TEXTAUSZUG
---+---

Hintergrund
Das Wohlstandsgefälle in Deutschland
Die Existenz von Armut zählt bis heute zu den großen ungelösten gesellschaftlichen Problemen. Obwohl der durchschnittliche Lebensstandard in Deutschland und Europa im Vergleich mit anderen Teilen der Welt als relativ hoch und abgesichert gilt, wächst in den reichen europäischen Wohlfahrtsstaaten die Anzahl der Armen. Ein Mindestmaß an sozialer Absicherung und gesellschaftlicher Teilhabe ist längst nicht für alle Menschen verwirklicht.
Arm und Reich
Armut in Deutschland zeigt sich durch die Beeinträchtigung oder Unterversorgung existenzieller Lebensbereiche wie Wohnung, Gesundheit und gesellschaftliche Partizipation. Nach EU-Definition gilt als arm, wer über weniger als 60 Prozent des Durchschnittseinkommens der Bevölkerung verfügt. Danach waren im Jahr 2002 13,1 Prozent der in Deutschland lebenden Menschen arm. Mehr als ein Drittel der Bundesbürger/innen (36,7 %) verfügt lediglich über ein Einkommen von 50 bis 75 Prozent des Durchschnittseinkommens. Betrachtet man die Verteilung des monatlichen Gesamteinkommens, zeigt sich eine deutliche Ungleichverteilung. Während die ärmsten 20 Prozent der Bevölkerung 9,3 Prozent des monatlichen Gesamteinkommens erwirtschaften, verteilen sich 36,4 Prozent auf das oberste Fünftel der Einkommensempfänger.
Neue Armut
Geprägt ist die Armut in Deutschland durch eine Verschiebung von der Altersarmut hin zu einer wachsenden Armutsgefährdung von Kindern und Jugendlichen, meist bedingt durch Arbeitslosigkeit von einem oder beiden Elternteilen. Von den 2,81 Millionen Menschen, die im Jahr 2003 Sozialhilfe erhielten, waren 1,08 Millionen Kinder und Jugendliche im Alter zwischen 11 bis 20 Jahren. Die Sozialhilfequote von Kindern ist damit fast doppelt so hoch wie im Bevölkerungsdurchschnitt. Ein extrem hohes Armutsrisiko tragen junge Menschen, die in "Rumpffamilien" oder kinderreichen Familien aufwachsen. Nach dem von der Hans-Böckler-Stiftung, dem Deutschen Gewerkschaftsbund und dem Paritätischen Wohlfahrtsverband in Auftrag gegebenen Armutsbericht gelten ca. zwei Millionen Kinder bis zu 15 Jahren (ca. 14 Prozent dieser Altersgruppe) als arm. Für diese Gruppe ist eine längerfristige ökonomische Mangelsituation besonders belastend. Die geminderten Bildungschancen beeinträchtigen nachhaltig die Chancen auf eine bessere Zukunft.

---+---

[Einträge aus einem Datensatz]
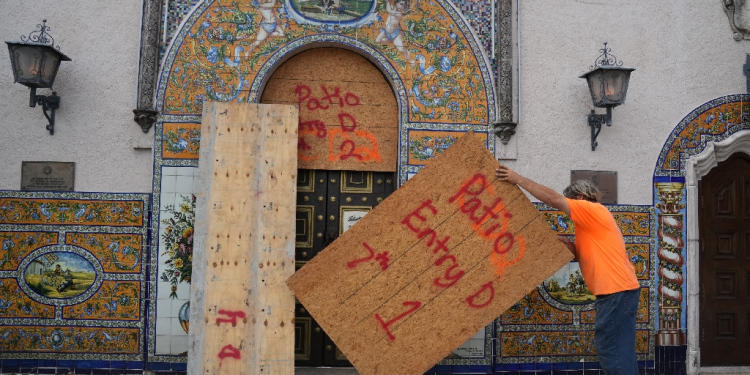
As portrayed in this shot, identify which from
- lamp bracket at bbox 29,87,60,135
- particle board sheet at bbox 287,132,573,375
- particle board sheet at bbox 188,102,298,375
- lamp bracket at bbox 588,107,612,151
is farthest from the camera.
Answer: lamp bracket at bbox 588,107,612,151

---+---

AUFGABENSTELLUNG
Welche Organisationen haben laut dem Textauszug zum Wohlstandsgefälle in Deutschland den Armutsbericht in Auftrag gegeben? Nenne alle.

DEINE ANTWORT
Hans-Böckler-Stiftung, Deutscher Gewerkschaftsbund, Paritätischer Wohlfahrtsverband